COLUMBUS -- The Ohio Supreme Court ruled Wednesday that it won't accept the appeal for review of Dr. Yazeed Essa.
On May 31, Ohio's 8th District Court of Appeals confirmed Essa's conviction and rejected his appeal for murdering his wife Rosemarie DiPuccio Essa, 38.
His attorneys then appealed to the Ohio Supreme Court. Essa, of Gates Mills, was sentenced to life with the possibility of parole in 20 years by Cuyahoga County Common Pleas Judge Deena Calabrese on March 5, 2010.
Back in May 2011, Cuyahoga County Prosecutor Bill Mason said he doubted that the Ohio Supreme Court would accept the appeal.
Essa is now in the Ohio State Penitentiary in Youngstown and his first parole hearing can take place in November 2028. He was incarcerated on March 11, 2010.
Essa was convicted of lacing his wife's calcium supplement capsules with cyanide on Feb. 24, 2005.
On that day, Rosemarie collapsed while driving and crashed her SUV into another vehicle in Highland Heights, a suburb adjacent to the couple's Gates Mills home. She died, but not from her injuries.

Dataset entries:
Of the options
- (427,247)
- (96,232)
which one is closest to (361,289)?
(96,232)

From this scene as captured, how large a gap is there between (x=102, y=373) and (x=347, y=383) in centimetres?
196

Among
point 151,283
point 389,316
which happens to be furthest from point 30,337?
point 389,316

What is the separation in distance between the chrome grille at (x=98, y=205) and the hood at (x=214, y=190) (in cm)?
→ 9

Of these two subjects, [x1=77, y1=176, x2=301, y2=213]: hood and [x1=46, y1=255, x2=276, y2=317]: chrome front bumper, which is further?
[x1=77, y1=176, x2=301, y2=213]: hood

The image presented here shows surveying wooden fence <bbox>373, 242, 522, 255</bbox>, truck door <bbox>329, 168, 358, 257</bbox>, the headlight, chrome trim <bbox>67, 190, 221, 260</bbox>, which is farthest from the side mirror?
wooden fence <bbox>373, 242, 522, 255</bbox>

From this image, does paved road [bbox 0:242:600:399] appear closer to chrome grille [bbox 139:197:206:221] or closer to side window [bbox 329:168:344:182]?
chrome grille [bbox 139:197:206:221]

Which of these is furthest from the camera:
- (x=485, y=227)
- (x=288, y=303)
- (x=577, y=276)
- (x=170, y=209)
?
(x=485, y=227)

● **Apply what you read**:
(1) Answer these about the Essa article:
(a) Which judge sentenced Essa?
(b) When can his first parole hearing take place?
(c) In what suburb did Rosemarie crash her SUV?
(2) Please write out the passage of the Essa article starting with "His attorneys then" and going on through "Feb. 24, 2005.".

● **Problem solutions**:
(1)
(a) Cuyahoga County Common Pleas Judge Deena Calabrese
(b) November 2028
(c) Highland Heights

(2)
His attorneys then appealed to the Ohio Supreme Court. Essa, of Gates Mills, was sentenced to life with the possibility of parole in 20 years by Cuyahoga County Common Pleas Judge Deena Calabrese on March 5, 2010.
Back in May 2011, Cuyahoga County Prosecutor Bill Mason said he doubted that the Ohio Supreme Court would accept the appeal.
Essa is now in the Ohio State Penitentiary in Youngstown and his first parole hearing can take place in November 2028. He was incarcerated on March 11, 2010.
Essa was convicted of lacing his wife's calcium supplement capsules with cyanide on Feb. 24, 2005.